Belief In Your Strategy – Belief In Your Setup

You may believe that by doing all your daily preparation, comprehensively considering all the trades that you might be able to take and then identifying exactly what you are looking for to validate your setups is enough.

But there has got to be a solid motivation for why you are doing this otherwise there will be no conviction at the most important moments during the trading session.

You might believe that all the work done thorough market assessment and trade planning demonstrates your intention to execute your trades. This is not always the case.

Of course, putting in all the groundwork can be indicative of a trader who wants to take their trades but for others, it can be about seeing what happens or even that it is what they think they should be doing.

Intention to execute comes from self-belief and motivation.

Belief in your strategy and what you are doing to prepare and the motivation to take your trades, creates a very different starting point for your daily prep.

 

Hesitation Or Jumping The Gun – Both Are Issues

If you know you are doing all the work you should be but you look back at session and see trades you have missed and/or trades you jumped the gun on, then you know your mindset is not as it should be.

If you are hesitating and missing your setups, the chances are that you are struggling to believe in your strategy, are not using a trading plan or have a problem with uncertainty. You have a fear of being wrong and/or losing.

A good remedy for this is to reassess your strategy rules and do a thorough, manual, bar-by-bar back-test.

One thing we instruct all of our Inner Circle group of traders to do is back-test the trading system they are using.  We even provide strategy testing software you can use so you can crunch the numbers and see the trading edge you are using.

If you are taking trades too early in your execution, you probably have a fear of missing out.

You are good at seeing the setup develop, but are unable to wait for the appropriate moment to initiate the trade. This leaves a trader with positions where either the level of risk is higher than it would normally be or their stops are hit before the market gets to the point where the trade is no longer working.
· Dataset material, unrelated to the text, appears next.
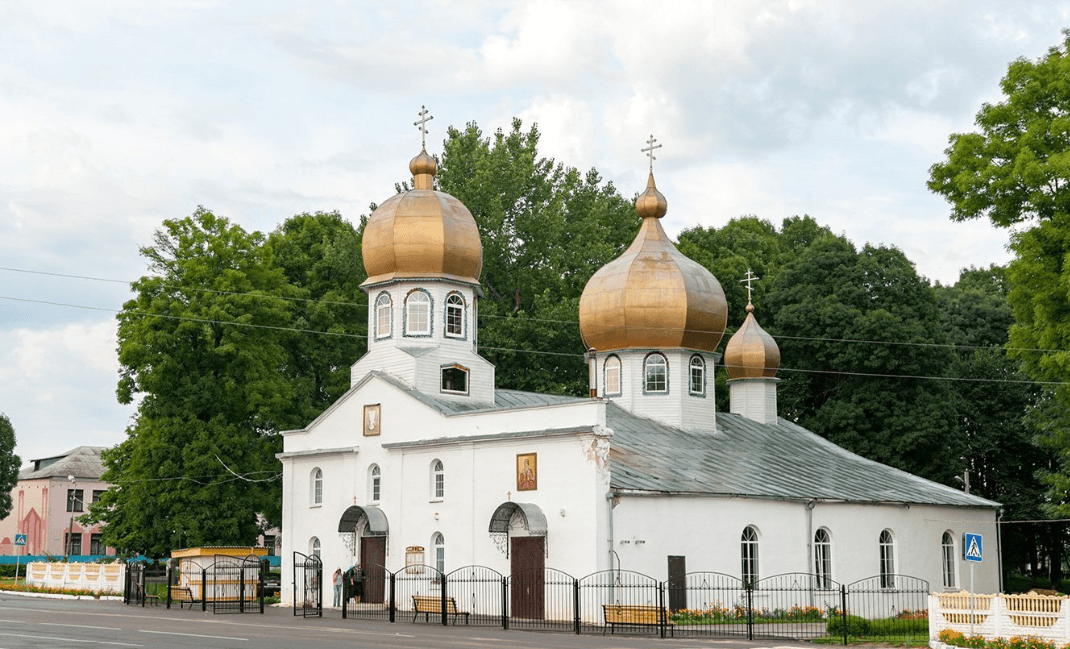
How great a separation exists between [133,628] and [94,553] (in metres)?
56.3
A possible solution for this is to work out a maximum number of ticks that you are allowed to take the trade outside of your entry location.  Think of this as self-imposed slippage limits that keep you from entering outside a narrow band of price differential from the primary entry.

 

One Trade Is Just One Trade Out Of Many

Hesitating to take your setups and jumping the gun stem from a mindset that many traders struggle to adapt – the one trade mindset.

The one trade mindset is that every single trade matters and needs to be a winner. But the truth is, you don’t know what the true probability of a single trade is. Only with a reasonable number of the same type of setup can you begin to estimate the probability of the setup.
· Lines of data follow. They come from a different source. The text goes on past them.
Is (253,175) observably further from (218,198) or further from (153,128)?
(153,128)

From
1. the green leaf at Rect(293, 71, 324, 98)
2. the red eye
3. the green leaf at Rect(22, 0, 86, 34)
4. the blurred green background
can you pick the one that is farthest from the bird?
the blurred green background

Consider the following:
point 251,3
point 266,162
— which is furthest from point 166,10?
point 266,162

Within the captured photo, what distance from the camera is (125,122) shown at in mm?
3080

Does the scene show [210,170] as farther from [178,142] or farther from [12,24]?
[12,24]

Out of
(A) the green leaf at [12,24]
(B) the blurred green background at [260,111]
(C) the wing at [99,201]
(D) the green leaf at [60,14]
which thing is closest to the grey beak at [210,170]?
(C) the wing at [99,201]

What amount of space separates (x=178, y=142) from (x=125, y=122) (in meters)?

Winners and losers come in a random distribution.  Recently, a trader told me they were looking for another setup right after price had made an “out of the ordinary” price movement into large profits.  The reasoning was that he didn’t want to lose the momentum.
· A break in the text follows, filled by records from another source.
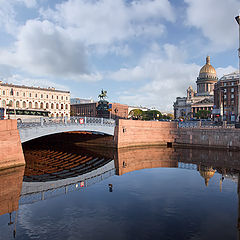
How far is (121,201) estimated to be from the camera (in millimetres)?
16422

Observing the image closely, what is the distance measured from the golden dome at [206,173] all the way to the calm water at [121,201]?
0.7 inches

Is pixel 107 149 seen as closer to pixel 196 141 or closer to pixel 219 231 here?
pixel 196 141

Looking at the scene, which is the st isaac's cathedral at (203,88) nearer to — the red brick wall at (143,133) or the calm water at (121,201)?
the red brick wall at (143,133)

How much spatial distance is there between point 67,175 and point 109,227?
503 inches

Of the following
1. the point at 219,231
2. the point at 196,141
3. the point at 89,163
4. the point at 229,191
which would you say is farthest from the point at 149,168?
the point at 196,141

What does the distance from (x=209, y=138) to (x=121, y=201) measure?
102 ft

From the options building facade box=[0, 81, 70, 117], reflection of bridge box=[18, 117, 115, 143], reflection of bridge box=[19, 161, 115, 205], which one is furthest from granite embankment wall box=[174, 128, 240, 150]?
building facade box=[0, 81, 70, 117]

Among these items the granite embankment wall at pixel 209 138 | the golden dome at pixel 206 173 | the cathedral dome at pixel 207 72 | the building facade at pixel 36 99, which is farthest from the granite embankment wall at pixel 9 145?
the cathedral dome at pixel 207 72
I explained that the only thing in trading that has momentum is the market.  Understanding random distribution will prevent you from thinking 1-2-3 winning trades equals a winning streak that has momentum.

The goal for the next trade you take is to execute your strategy correctly according to your trading plan, win or lose, and complete a sufficient number of trades for the edge to play out.

 

See The Opportunity.  Trade The Opportunity.

Market assessment takes into account more than just how the market is trading – it’s also about where trades might end up appearing.

If you’re only trying to identify where your setups might show up as opposed to identifying where you will take your trades, you might well find that you either execute incorrectly or not at all.

With our work with many traders using our trading systems, our experience is that most traders who have been about for even a short time, can identify what a good opportunity looks like – but the difference between most traders and successful traders is successful traders execute their ideas.